Annoncés, Aimé Boji (Secrétaire national a.i de l’UNC) ; Jean-Marc Kabund (Président national a.i de l’UDPS); et Mwilanya (Coordonnateur du FCC) n’ont finalement pas effectué le déplacement ni délégué leurs représentants comme Christophe Lutundula pour Moïse Katumbi, Eve Bazaïba pour Jean-Pierre Bemba et Kasongo Numbi pour Adolphe Muzito et Devos Kitoko pour Martin Fayulu. Adolphe Muzito et Martin Fayulu ont, tout de même, manifesté leur présence dans la salle.

Contexte

Les organisateurs expliquent que ce rassemblement vise entre autre à parvenir à un consensus entre les principales forces politiques sur les grandes options de la réforme électorale. Ils avancent que, tenant compte de nombreuses critiques émises aussi bien par les observateurs que les acteurs politiques sur l’organisation des dernières élections, il est nécessaire de procéder à une réforme en vue de recadrer le prochain cycle électoral de 2023 – 2028.

Les experts électoraux des principaux partis et regroupements politiques se réuniront du mardi 25 au samedi 29 août 2020 pour lever, de manière consensuelle, les grandes options de la réforme électorale.

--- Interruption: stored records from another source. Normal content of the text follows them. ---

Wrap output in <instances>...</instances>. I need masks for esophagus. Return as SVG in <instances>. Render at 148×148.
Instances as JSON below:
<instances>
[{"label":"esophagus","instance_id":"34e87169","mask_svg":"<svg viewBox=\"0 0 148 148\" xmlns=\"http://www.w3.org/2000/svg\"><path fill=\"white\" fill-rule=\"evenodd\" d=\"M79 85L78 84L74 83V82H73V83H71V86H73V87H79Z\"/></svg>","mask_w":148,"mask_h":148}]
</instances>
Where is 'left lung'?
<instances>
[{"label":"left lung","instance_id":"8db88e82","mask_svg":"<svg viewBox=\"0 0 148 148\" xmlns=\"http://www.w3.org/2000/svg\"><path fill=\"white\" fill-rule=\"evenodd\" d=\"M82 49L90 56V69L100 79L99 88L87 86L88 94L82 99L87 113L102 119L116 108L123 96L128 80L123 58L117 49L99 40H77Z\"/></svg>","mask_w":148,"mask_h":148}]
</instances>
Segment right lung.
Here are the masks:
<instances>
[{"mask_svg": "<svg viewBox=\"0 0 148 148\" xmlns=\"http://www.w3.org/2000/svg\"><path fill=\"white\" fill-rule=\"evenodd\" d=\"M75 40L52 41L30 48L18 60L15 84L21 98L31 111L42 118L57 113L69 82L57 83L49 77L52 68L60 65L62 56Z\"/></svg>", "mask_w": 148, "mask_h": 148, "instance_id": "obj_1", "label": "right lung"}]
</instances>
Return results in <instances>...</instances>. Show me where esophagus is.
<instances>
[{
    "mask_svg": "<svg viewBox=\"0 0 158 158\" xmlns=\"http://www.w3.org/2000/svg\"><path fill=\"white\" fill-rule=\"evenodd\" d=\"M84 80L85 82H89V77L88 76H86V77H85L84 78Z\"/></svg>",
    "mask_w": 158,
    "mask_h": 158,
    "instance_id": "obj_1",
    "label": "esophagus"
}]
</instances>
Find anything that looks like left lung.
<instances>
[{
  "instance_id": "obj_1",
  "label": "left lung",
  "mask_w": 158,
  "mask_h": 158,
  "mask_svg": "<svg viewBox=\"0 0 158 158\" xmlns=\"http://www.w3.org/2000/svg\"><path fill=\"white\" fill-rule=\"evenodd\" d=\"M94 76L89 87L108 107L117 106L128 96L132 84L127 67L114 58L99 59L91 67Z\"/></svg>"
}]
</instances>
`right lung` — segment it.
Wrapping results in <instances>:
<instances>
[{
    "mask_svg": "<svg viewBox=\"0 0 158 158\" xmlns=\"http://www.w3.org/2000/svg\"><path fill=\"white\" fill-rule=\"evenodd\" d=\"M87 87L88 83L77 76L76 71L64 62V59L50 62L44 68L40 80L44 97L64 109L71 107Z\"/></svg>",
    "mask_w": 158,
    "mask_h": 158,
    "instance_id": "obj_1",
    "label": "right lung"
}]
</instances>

Le consensus autour de la réforme électorale en RDC est encore loin d’être obtenue. Pour le FCC particulièrement, toutes les questions en rapport avec la réforme doivent être débattues dans le cadre institutionnel. C’est ainsi que les députés de la famille politique de Joseph Kabila demandent d’attendre la session parlementaire de septembre prochain pour parler de la réforme électorale. En attendant, un groupe de 12 personnalités de la société civile et des députés ont amorcé, depuis plusieurs semaines, des consultations auprès des parties prenantes en vue d’aboutir à ce consensus.